L’abolition des privilèges en 1789 n’était pas seulement un acte de justice sociale. C’était une réécriture de la mythologie prométhéenne, où, comme Prométhée défiant les dieux pour apporter le feu aux hommes, les révolutionnaires ont défié la monarchie pour apporter la liberté, l’égalité et la fraternité au peuple français. Ce moment mythique de rupture a marqué la société française pour les siècles à venir. Il a créé une matrice qui pousse la gauche française, encore aujourd’hui, à revendiquer ce rôle de défenseur des opprimés.

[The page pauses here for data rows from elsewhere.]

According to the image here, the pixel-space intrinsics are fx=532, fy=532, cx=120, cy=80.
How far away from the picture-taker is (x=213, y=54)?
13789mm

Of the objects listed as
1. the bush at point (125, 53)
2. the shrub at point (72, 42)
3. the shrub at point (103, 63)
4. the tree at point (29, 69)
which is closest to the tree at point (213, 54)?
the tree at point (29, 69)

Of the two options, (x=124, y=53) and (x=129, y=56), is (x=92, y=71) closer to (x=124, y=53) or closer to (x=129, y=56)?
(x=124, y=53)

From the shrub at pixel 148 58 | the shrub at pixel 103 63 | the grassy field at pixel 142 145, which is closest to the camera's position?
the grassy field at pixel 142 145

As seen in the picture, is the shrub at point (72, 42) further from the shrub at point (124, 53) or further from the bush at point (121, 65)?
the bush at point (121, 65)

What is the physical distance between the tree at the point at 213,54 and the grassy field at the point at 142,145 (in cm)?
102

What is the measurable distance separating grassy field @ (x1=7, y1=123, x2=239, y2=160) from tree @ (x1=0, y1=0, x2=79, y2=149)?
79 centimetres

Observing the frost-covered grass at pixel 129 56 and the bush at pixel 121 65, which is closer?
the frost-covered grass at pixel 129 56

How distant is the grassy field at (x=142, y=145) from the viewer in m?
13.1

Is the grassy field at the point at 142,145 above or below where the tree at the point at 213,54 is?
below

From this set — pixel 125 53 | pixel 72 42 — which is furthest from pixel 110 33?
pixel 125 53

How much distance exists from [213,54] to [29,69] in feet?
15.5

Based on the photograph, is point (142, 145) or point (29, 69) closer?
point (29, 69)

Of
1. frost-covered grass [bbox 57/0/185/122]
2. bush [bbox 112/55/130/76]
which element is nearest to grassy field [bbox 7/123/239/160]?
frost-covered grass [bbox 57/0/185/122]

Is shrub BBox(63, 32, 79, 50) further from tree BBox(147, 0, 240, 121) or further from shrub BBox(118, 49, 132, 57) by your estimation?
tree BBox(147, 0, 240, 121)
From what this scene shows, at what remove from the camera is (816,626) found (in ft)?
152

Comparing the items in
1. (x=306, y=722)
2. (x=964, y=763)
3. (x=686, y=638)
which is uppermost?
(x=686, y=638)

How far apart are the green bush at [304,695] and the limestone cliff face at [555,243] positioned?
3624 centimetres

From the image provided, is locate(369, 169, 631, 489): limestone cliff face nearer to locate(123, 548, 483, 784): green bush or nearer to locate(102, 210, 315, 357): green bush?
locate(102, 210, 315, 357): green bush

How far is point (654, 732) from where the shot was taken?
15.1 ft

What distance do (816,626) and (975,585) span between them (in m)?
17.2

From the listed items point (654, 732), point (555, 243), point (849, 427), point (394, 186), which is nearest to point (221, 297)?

Mai 68 s’inscrit dans cette continuité. Les étudiants et les ouvriers qui ont occupé les rues de Paris ne faisaient que réactiver ce mythe révolutionnaire. Ils cherchaient à renverser un système qu’ils jugeaient figé et oppressif, tout comme leurs ancêtres de 1789. On pourrait dire que chaque grande crise sociale en France, qu’elle soit liée aux retraites, aux Gilets Jaunes, ou à d’autres causes, est une réactivation de ce mythe révolutionnaire, où le peuple prend d’assaut les institutions pour redéfinir le contrat social.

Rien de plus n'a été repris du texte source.